O central Sidão tentou evitar ao máximo, mas deverá mesmo passar por uma cirurgia no ombro direito.

O jogador vem sofrendo com uma lesão nos ligamentos desde a Superliga da temporada passada, quando defendia o Taubaté. Pela participação na Rio-2016, Sidão optou, em julho, pela fisioterapia. Ficou praticamente três meses sem treinar, buscando a melhoria sem intervenção cirúrgica (leia as declarações dele sobre o tema: A decisão de Sidão). Mas o jogador não conseguiu superar as limitações impostas pelo problema.

Sidão voltou para o Sesi nesta temporada (CBV Divulgação)

Sidão voltou para o Sesi nesta temporada (CBV Divulgação)

A levantadora Dani Lins chegou a relatar, em entrevista ao blog, as dificuldades do futuro marido neste período: O drama vivido por Sidão

A decisão de operar está sendo amadurecida após a participação de Sidão na reta final do Paulista e neste início de Superliga. Ele teve algumas oportunidades de atuar, saindo do banco do reservas.  Mas sem voltar a ter o papel de protagonistas de anos anteriores. Decidir pela operação é certamente uma posição muito difícil de tomar, já que outros jogadores que passaram pelo mesmo tipo de cirurgia necessitaram de até oito meses para a recuperação. Nalbert e Murilo são dois exemplos de atletas top que precisaram operar o ombro e passaram por longos processos até o retorno ao esporte.

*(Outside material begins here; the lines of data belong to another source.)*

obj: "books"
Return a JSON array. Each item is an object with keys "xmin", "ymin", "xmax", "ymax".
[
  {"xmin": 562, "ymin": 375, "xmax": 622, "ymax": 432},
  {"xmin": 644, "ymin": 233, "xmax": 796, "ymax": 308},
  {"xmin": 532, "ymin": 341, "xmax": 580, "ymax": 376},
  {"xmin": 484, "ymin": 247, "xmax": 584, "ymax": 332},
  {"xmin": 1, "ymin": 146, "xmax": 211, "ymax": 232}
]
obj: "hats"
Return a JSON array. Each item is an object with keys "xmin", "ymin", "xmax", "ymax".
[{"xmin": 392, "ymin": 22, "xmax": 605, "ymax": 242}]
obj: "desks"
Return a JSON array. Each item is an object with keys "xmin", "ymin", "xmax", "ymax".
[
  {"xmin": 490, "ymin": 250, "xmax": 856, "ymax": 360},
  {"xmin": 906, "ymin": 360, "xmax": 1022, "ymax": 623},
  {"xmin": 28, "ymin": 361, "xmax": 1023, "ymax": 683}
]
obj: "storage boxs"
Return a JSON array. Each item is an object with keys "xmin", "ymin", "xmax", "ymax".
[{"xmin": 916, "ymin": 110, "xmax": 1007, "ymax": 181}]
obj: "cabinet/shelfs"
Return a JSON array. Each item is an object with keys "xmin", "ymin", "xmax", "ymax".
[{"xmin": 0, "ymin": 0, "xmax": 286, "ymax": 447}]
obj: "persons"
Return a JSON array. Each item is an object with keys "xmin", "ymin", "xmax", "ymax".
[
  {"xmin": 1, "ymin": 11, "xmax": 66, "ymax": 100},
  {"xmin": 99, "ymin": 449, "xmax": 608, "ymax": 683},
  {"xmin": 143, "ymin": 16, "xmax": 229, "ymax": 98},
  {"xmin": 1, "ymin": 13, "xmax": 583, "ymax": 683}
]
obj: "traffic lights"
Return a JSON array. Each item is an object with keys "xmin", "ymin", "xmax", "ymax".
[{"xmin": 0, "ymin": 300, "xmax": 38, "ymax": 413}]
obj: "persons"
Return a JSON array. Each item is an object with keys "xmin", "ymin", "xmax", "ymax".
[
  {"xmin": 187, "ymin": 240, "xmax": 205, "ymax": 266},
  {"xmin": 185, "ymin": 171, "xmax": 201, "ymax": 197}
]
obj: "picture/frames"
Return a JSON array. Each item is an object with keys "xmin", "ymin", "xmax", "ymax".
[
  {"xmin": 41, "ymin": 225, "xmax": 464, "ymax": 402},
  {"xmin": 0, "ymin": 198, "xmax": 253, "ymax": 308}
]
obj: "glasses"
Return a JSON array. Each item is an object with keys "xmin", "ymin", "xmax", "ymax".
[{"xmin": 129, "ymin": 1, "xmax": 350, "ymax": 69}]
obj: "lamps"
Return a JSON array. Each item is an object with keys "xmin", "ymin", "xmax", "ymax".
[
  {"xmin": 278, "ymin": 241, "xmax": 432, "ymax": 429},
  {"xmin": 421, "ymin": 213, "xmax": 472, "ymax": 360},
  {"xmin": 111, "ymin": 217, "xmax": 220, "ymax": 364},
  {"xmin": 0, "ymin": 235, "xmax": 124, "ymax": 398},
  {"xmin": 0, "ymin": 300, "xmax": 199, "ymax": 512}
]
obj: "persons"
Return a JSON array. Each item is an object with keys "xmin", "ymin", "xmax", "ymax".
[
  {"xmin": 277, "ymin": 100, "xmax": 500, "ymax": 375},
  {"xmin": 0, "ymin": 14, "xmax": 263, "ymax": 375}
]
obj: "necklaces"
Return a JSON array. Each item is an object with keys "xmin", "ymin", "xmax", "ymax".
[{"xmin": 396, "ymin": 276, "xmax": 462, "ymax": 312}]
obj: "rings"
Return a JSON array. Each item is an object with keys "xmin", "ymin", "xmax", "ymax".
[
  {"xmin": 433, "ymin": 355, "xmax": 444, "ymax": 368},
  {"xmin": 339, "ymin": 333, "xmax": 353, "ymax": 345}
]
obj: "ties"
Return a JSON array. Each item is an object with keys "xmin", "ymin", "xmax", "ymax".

A confirmação da cirurgia deverá ser feita nos próximos dias pelo Sesi.

Outro selecionável que irá passar um tempo no estaleiro é o ponta Lipe.

O jogador da Funvic/Taubaté sente dores nos joelhos, tendo ficado fora da Supercopa e da estreia do time na Superliga. Ontem ele passou por novos exames em São Paulo e definiu a realização de artroscopias, neste fim de semana, em Curitiba.

Lipe em ação de ataque (Divulgação)

Lipe em ação de ataque. Ele foi o autor do ponto da conquista do Paulista (Divulgação)

As cirurgias, bem mais simples do que a de Sidão, serviriam para retiradas de cartilagens que atualmente atrapalham o desempenho do ponta. Normalmente, neste tipo de caso, a recuperação não ultrapassa um mês, deixando Lipe fora de parte da fase de classificação da Superliga, mas não sendo um impedimento para a disputa da Rio-2016.

Ricardo Navajas, gestor do projeto de Taubaté, confirmou a informação logo após a publicação da primeira versão do post.

– Ele deve ficar uns 20 dias parados. São procedimentos simples e logo ele estará de volta – disse o dirigente.